*** Data for this exercise ***
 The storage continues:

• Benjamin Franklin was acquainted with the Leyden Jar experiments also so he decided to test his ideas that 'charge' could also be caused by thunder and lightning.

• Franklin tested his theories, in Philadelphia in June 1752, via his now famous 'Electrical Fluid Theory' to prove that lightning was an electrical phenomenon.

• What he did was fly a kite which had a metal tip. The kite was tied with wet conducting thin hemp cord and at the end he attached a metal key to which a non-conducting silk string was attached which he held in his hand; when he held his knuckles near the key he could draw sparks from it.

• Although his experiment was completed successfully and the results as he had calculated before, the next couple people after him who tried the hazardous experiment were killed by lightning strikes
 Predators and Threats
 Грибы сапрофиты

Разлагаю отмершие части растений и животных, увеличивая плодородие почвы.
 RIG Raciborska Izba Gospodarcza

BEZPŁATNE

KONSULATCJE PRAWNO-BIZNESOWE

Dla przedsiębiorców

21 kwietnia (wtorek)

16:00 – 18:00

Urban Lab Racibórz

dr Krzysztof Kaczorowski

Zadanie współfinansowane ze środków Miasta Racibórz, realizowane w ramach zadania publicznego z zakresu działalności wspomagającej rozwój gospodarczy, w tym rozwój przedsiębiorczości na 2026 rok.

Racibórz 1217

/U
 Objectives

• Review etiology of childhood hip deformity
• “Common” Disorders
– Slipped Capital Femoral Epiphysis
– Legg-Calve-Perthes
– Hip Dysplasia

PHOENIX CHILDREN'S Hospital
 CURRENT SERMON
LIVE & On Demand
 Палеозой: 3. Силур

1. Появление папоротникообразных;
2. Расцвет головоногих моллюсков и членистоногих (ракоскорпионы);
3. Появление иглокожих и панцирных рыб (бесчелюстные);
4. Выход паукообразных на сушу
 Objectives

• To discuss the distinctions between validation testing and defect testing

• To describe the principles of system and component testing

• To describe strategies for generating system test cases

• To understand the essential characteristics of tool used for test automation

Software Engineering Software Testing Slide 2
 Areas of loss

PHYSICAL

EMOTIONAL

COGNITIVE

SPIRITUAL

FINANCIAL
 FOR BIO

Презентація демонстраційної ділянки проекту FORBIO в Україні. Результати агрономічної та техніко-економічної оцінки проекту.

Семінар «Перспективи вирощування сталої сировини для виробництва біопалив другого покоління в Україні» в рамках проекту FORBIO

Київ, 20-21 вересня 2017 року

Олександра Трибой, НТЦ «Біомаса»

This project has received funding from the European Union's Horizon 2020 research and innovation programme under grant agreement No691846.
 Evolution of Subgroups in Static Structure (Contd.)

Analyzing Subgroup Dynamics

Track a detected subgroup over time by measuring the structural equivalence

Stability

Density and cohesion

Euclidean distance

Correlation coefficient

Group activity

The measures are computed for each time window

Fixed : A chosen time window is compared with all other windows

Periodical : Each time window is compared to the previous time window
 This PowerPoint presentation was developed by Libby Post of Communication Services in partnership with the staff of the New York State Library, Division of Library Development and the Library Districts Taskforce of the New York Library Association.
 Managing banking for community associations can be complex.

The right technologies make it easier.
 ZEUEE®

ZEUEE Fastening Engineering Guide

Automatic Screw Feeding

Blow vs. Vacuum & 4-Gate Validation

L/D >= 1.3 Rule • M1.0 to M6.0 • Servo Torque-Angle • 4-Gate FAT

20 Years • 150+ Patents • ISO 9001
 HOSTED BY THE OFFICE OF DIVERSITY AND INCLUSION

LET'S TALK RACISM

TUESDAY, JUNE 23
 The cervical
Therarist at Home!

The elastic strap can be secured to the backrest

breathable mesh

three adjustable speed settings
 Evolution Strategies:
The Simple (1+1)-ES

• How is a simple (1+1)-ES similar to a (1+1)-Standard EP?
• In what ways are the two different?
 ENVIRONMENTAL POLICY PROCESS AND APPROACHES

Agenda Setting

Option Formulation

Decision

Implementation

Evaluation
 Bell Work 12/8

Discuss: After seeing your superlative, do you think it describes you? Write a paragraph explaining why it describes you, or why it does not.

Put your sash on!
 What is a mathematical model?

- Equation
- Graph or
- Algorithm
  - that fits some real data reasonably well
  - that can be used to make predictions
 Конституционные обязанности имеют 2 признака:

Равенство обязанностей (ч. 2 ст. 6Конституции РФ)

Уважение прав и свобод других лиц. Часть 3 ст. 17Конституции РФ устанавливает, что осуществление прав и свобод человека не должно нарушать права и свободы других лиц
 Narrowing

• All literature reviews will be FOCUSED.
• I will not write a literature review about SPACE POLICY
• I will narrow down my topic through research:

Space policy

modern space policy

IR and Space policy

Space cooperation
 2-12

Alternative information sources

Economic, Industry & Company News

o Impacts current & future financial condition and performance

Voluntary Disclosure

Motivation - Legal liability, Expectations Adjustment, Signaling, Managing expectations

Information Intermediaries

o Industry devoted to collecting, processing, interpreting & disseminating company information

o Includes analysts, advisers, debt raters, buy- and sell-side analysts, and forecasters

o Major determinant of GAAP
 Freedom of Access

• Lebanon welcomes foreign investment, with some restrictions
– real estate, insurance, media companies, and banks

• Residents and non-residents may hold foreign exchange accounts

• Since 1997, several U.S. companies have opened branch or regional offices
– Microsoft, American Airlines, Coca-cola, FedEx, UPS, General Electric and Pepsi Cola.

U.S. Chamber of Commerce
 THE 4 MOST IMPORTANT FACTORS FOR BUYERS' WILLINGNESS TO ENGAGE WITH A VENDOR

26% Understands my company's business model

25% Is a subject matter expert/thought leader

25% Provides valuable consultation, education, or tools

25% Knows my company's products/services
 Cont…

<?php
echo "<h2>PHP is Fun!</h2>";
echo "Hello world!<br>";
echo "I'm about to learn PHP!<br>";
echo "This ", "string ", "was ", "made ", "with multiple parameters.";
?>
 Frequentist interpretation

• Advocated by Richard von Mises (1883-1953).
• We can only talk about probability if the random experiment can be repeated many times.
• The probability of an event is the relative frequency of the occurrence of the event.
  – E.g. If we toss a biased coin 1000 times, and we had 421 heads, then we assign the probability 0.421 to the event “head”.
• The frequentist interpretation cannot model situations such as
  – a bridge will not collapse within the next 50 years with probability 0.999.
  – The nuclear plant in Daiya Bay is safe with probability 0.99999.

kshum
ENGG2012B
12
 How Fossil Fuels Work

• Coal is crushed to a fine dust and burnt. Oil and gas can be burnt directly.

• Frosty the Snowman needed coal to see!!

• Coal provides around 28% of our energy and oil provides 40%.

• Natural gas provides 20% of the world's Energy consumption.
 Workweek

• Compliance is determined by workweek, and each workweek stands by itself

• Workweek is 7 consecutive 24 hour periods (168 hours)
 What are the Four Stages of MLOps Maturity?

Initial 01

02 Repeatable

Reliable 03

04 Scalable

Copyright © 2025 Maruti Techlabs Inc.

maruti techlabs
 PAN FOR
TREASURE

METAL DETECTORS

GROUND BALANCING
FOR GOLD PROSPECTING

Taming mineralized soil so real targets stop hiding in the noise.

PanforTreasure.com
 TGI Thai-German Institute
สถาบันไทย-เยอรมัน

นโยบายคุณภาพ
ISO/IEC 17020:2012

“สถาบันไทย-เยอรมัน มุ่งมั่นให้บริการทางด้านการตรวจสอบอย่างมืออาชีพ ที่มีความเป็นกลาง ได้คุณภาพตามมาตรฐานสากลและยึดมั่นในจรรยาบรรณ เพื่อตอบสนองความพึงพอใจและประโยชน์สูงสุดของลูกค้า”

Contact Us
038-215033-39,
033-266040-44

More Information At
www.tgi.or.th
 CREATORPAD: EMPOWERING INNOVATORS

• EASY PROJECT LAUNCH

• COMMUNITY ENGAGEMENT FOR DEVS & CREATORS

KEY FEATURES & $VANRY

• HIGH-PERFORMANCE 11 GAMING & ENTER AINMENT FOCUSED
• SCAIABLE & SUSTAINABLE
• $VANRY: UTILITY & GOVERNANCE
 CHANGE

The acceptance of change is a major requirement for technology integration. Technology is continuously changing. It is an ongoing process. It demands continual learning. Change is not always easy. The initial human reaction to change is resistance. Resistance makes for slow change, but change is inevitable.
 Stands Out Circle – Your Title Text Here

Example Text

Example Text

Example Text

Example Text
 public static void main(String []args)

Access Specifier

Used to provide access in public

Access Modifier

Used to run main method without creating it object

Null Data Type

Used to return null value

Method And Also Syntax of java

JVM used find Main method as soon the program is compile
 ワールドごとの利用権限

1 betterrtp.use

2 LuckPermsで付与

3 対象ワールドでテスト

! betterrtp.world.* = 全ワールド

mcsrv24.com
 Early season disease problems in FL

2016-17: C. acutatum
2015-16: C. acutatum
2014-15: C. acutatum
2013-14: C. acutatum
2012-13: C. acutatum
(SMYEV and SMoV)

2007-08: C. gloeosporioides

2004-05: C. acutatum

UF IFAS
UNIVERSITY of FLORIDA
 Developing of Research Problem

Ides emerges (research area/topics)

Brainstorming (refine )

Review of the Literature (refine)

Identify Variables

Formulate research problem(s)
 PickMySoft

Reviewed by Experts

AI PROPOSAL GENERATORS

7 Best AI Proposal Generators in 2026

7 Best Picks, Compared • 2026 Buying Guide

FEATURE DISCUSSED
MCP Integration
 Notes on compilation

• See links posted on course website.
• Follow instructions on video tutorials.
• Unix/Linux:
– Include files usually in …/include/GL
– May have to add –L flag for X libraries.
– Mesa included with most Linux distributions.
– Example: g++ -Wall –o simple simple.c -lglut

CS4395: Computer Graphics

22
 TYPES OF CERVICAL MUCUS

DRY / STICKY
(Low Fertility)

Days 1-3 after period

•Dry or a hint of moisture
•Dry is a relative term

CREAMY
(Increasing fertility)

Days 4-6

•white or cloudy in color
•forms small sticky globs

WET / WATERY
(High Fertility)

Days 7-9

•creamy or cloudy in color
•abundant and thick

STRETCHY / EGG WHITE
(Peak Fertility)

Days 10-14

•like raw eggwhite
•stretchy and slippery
***
Prompt: Working from the records above, write out verbatim only the lines from the line containing "toss a biased" through the line containing "Used to return null value".

Exercise answer:
  – E.g. If we toss a biased coin 1000 times, and we had 421 heads, then we assign the probability 0.421 to the event “head”.
• The frequentist interpretation cannot model situations such as
  – a bridge will not collapse within the next 50 years with probability 0.999.
  – The nuclear plant in Daiya Bay is safe with probability 0.99999.

kshum
ENGG2012B
12
 How Fossil Fuels Work

• Coal is crushed to a fine dust and burnt. Oil and gas can be burnt directly.

• Frosty the Snowman needed coal to see!!

• Coal provides around 28% of our energy and oil provides 40%.

• Natural gas provides 20% of the world's Energy consumption.
 Workweek

• Compliance is determined by workweek, and each workweek stands by itself

• Workweek is 7 consecutive 24 hour periods (168 hours)
 What are the Four Stages of MLOps Maturity?

Initial 01

02 Repeatable

Reliable 03

04 Scalable

Copyright © 2025 Maruti Techlabs Inc.

maruti techlabs
 PAN FOR
TREASURE

METAL DETECTORS

GROUND BALANCING
FOR GOLD PROSPECTING

Taming mineralized soil so real targets stop hiding in the noise.

PanforTreasure.com
 TGI Thai-German Institute
สถาบันไทย-เยอรมัน

นโยบายคุณภาพ
ISO/IEC 17020:2012

“สถาบันไทย-เยอรมัน มุ่งมั่นให้บริการทางด้านการตรวจสอบอย่างมืออาชีพ ที่มีความเป็นกลาง ได้คุณภาพตามมาตรฐานสากลและยึดมั่นในจรรยาบรรณ เพื่อตอบสนองความพึงพอใจและประโยชน์สูงสุดของลูกค้า”

Contact Us
038-215033-39,
033-266040-44

More Information At
www.tgi.or.th
 CREATORPAD: EMPOWERING INNOVATORS

• EASY PROJECT LAUNCH

• COMMUNITY ENGAGEMENT FOR DEVS & CREATORS

KEY FEATURES & $VANRY

• HIGH-PERFORMANCE 11 GAMING & ENTER AINMENT FOCUSED
• SCAIABLE & SUSTAINABLE
• $VANRY: UTILITY & GOVERNANCE
 CHANGE

The acceptance of change is a major requirement for technology integration. Technology is continuously changing. It is an ongoing process. It demands continual learning. Change is not always easy. The initial human reaction to change is resistance. Resistance makes for slow change, but change is inevitable.
 Stands Out Circle – Your Title Text Here

Example Text

Example Text

Example Text

Example Text
 public static void main(String []args)

Access Specifier

Used to provide access in public

Access Modifier

Used to run main method without creating it object

Null Data Type

Used to return null value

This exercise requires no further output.